### [TASK STATEMENT]
Print word for word the first line of the records below and every following line through the one containing "A: Bos taurus (domestic cow)."; print nothing else.

RECORDS Start Marker

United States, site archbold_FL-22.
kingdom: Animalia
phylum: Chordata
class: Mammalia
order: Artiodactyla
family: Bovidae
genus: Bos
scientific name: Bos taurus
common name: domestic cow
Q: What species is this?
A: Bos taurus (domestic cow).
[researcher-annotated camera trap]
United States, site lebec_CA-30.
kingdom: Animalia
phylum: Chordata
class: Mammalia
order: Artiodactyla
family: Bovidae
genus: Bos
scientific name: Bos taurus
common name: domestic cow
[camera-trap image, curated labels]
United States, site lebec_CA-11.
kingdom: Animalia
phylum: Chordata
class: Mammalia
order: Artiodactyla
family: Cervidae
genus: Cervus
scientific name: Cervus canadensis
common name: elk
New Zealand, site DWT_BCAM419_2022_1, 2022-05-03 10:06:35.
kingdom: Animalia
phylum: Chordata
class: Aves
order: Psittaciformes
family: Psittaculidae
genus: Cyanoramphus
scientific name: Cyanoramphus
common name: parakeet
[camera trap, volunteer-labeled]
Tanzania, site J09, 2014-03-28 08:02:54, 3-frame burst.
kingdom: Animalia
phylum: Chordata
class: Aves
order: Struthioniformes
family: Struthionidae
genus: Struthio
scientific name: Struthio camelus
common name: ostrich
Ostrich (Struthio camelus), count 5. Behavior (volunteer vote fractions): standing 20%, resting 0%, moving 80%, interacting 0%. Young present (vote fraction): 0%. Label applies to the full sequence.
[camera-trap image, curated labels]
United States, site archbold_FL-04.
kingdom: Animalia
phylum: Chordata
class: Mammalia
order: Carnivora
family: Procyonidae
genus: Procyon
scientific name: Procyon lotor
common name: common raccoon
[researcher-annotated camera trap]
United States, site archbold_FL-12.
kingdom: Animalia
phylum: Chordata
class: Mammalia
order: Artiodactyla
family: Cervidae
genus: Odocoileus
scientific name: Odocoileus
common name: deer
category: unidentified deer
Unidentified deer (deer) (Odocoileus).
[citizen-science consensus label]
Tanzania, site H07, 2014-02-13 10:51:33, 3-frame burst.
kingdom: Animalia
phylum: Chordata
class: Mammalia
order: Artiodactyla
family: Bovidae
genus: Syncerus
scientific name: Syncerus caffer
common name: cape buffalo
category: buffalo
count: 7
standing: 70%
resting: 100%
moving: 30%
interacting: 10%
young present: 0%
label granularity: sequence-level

RECORDS End Marker

### [ANSWER TO THIS PROBLEM]
United States, site archbold_FL-22.
kingdom: Animalia
phylum: Chordata
class: Mammalia
order: Artiodactyla
family: Bovidae
genus: Bos
scientific name: Bos taurus
common name: domestic cow
Q: What species is this?
A: Bos taurus (domestic cow).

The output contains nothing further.